[EXERCISES]:
- 1) In the passage on Filipino colorism, how is Jesrill Velasco described?
- 2) Copy out the passage on Filipino colorism from "It is the Western" up to and including "the first time.".
++++ DOCUMENT SEGMENT
It is the Western influence found in our history that has forced us into believing that those with darker skin are inferior. It’s beliefs such as being a Filipina with a white partner will produce beautiful children as they will be mistizo/a — a word that actually means having a mixed ethnicity, but is more often used to describe Filipinos with more European features. It’s microaggressions that need to be taken apart brick-by-brick through “microinterventions” as these beliefs aren’t actually about being “good Americans” — they’re about being cheap imitations of the white culture that made themselves appear superior to us.

In an interview, Jesrill Velasco, a Filipino creator and activist, spoke about how immigrating family members had experienced culture shock upon essentially being introduced to the black community for the first time.

“How our family members learned about how to be a good american was through the media. They learned to want to be white. Even while experiencing racism themselves, they’d think to themselves ‘If I act more white, I won’t be seen as different.’”
++++++++
++++ STORED RECORDS
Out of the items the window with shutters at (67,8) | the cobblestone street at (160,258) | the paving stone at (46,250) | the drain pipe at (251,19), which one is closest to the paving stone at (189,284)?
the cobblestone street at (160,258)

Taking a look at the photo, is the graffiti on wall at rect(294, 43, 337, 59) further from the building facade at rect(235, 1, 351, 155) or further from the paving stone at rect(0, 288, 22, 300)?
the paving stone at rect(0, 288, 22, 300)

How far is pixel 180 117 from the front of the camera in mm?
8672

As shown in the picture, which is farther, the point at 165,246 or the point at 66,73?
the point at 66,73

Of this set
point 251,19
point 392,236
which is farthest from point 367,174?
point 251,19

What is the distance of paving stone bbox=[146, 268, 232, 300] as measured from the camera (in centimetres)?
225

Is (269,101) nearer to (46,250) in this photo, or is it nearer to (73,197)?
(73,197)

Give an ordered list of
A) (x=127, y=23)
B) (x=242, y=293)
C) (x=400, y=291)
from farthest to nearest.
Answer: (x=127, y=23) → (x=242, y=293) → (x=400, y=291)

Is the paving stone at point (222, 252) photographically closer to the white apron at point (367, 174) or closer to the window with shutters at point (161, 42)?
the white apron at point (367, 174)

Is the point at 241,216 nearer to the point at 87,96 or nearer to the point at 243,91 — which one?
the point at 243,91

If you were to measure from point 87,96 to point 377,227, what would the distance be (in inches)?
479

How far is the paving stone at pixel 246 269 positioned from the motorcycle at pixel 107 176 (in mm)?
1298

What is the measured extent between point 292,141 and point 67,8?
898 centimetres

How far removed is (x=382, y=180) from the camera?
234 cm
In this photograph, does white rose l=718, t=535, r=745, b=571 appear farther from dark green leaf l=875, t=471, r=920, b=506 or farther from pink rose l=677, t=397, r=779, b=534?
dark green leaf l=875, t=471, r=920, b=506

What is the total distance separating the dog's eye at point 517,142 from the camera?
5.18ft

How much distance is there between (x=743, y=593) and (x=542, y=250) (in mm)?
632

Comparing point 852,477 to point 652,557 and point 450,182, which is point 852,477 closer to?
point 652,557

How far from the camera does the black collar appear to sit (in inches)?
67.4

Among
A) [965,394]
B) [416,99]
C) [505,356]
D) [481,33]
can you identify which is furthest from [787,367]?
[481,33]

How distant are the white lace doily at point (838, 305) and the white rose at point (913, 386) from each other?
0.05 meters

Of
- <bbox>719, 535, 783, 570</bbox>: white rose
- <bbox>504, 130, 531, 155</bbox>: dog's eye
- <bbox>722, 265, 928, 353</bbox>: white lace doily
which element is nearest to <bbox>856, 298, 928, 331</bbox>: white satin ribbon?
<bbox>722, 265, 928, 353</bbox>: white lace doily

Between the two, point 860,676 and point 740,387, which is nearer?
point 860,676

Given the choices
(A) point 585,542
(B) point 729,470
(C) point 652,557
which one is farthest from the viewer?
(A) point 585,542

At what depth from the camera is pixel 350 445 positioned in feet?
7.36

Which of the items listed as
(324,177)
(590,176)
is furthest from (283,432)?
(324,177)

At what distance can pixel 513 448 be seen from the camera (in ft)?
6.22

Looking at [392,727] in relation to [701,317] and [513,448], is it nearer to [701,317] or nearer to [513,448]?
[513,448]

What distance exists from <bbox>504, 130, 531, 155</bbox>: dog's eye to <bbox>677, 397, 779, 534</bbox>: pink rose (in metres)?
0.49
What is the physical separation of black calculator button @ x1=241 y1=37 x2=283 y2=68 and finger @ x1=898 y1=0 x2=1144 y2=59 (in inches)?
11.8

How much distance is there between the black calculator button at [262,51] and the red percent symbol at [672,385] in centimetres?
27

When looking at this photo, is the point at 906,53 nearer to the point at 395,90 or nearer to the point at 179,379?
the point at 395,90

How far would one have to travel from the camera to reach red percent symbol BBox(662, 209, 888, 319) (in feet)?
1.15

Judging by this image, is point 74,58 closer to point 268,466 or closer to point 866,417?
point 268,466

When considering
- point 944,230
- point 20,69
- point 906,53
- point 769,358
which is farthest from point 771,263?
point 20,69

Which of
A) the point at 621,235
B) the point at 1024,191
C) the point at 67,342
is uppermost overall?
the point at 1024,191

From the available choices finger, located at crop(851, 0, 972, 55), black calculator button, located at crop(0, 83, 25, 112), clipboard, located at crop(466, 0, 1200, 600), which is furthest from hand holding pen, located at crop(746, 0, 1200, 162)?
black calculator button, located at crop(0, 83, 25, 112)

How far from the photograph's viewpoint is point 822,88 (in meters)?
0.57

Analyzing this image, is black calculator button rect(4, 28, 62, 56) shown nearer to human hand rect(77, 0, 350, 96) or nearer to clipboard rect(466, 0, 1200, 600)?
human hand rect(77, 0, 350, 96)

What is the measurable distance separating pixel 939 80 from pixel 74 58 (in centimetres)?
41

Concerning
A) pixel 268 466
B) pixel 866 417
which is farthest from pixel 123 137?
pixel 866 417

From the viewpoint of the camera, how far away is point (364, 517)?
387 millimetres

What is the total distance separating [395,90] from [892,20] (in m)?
++++++++
[COMPLETE ANSWERS]:
- 1) As a Filipino creator and activist.

- 2)
It is the Western influence found in our history that has forced us into believing that those with darker skin are inferior. It’s beliefs such as being a Filipina with a white partner will produce beautiful children as they will be mistizo/a — a word that actually means having a mixed ethnicity, but is more often used to describe Filipinos with more European features. It’s microaggressions that need to be taken apart brick-by-brick through “microinterventions” as these beliefs aren’t actually about being “good Americans” — they’re about being cheap imitations of the white culture that made themselves appear superior to us.

In an interview, Jesrill Velasco, a Filipino creator and activist, spoke about how immigrating family members had experienced culture shock upon essentially being introduced to the black community for the first time.